I’ve never seen Judgment Night, the 1993 B-movie where Emilio Estevez and Cuba Gooding, Jr. play drunk yuppies who get lost in Chicago and have to battle gang leader Denis Leary. (I’ll type that again: “gang leader Denis Leary.”) I’ve never been remotely interested in seeing it. It is nobody’s idea of an essential film. But played the living shit out of the soundtrack album. The entire concept — metal bands link with rappers, yell a lot — was pure gimmicky, and not all of it worked, but the album is a delirious go-nuts blast, a total symphony of hardheadedness. With a few scant exceptions, the songs went like this: Band busts out the most rhythmic and bass-heavy riff it can manage, rappers shout about stepping on your face, the end. The bands’ singers often don’t appear on the songs, and rappers often take the bands’ thunder as an excuse to use only their simplest cadences, but it doesn’t matter; things mesh anyway. House Of Pain’s Everlast rhymes “Harvey Keitel” with “living hell” over the detuned guitars of Helmet frontman Page Hamilton. Onyx’s Sticky Fingaz screams that he’s trying to make the white man call him master while on a song with actual white men Biohazard. On their lovably demented Fatal collab “Time To Die,” Therapy? come up with a deeply evil riff that someone would later rip off for Taz’s entrance music in ECW. And just as he’s almost done kicking mack shit over Mudhoney’s fizzy surf-punk, fellow Seattle resident Sir Mix-A-Lot cackles and shouts, “Just lost my street credibility, y’all!,” like he hadn’t already made “Baby Got Back.”

That’s another thing: This was pre-ProTools, and the bands and rappers generally like they were in the same place at the same time when they were making these songs. Sometimes, the bands dominate. Slayer and Ice-T’s “Disorder” has basically no rap in it whatsoever; it’s a hardcore/thrash crossover banger with Ice-T yelling about the L.A. riots and sounding like nobody so much as Suicidal Tendencies’ Muke Muir. Other times, the bands barely seem to be present. The Cypress Hill/Sonic Youth team-up “I Love You Mary Jane” is pretty much just a Black Sunday-era Cypress Hill get-high song, except with a few stray clings and clangs and a breathy Kim Gordon vocal loop. (Gordon, it bears mentioning, is probably the only female musician who was involved in this thing at all.) And sometimes, neither one dominates, and the song just sort of drifts off into the ether. When Cypress Hill reappears with Pearl Jam on “The Real Thing,” everyone sounds just about asleep, while Run-DMC, the original kings of rap-rock crossover, treat their Living Colour collab “Me, Myself & My Microphone” like it’s a dry run for their godawful-clumsy 2001 nu-metal cash-in album Crown Royal, and Faith No More waste a promisingly ominous groove on shouty nonentities Boo-Yaa T.R.I.B.E. Even those songs, though, have a fascinating time-capsule gooniness working toward them, and the same impulses that led to those songs also gave us Dinosaur Jr. and Del The Funky Homosapien getting way loopy together on “Missing Link.”

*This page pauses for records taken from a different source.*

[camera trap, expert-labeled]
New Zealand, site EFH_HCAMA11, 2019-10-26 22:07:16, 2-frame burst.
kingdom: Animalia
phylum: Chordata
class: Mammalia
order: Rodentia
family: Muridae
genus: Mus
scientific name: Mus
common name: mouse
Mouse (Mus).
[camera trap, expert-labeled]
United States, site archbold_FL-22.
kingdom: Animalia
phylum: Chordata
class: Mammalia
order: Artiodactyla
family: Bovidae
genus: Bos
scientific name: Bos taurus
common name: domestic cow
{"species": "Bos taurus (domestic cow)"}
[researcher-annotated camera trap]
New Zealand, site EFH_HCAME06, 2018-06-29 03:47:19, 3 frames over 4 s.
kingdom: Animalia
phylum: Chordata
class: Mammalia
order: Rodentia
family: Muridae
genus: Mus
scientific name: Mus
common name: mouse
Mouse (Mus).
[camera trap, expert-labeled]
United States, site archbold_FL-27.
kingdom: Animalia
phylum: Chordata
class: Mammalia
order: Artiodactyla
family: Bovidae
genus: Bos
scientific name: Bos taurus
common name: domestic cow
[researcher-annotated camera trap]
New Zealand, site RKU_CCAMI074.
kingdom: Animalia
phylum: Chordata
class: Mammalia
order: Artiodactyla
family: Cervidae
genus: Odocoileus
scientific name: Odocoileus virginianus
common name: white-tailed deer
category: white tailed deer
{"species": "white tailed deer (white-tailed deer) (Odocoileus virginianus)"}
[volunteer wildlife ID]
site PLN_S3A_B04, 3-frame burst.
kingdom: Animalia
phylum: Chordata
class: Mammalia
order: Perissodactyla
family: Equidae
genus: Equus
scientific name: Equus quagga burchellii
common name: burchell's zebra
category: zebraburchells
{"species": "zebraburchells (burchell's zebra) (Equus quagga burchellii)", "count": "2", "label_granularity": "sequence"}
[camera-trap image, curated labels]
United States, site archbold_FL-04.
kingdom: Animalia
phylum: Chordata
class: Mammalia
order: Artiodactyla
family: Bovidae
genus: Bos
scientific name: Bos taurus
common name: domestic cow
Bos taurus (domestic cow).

And then there’s De La Soul and Teenage Fanclub’s starry-eyed “Fallin’,” the best song on the album and the only one that really bucks the all-aggro vibe. “Fallin'” is a small masterpiece, and it’s the one moment on the album where bands and rappers work to find some real middle ground, rather than everyone just acting as tough as possible. Musically, it’s an amiable, shambling country-rap lope, all acoustic guitars and finger-snaps. Lyrically, it’s the De La guys waxing honestly and humbly about lost fame and lost buzz, finding the song’s groove and using its contemplative vibe to think hard about lost opportunity. But the whole time, they’re having audible fun. At the end, someone sings Duice’s “Dazzy Duks” really loud. The song points to a different path that the soundtrack could’ve taken, a different path that rap-rock itself could’ve taken. And even if it never influenced a single other musician, it’s still out there, glimmering brightly, waiting for you to discover it.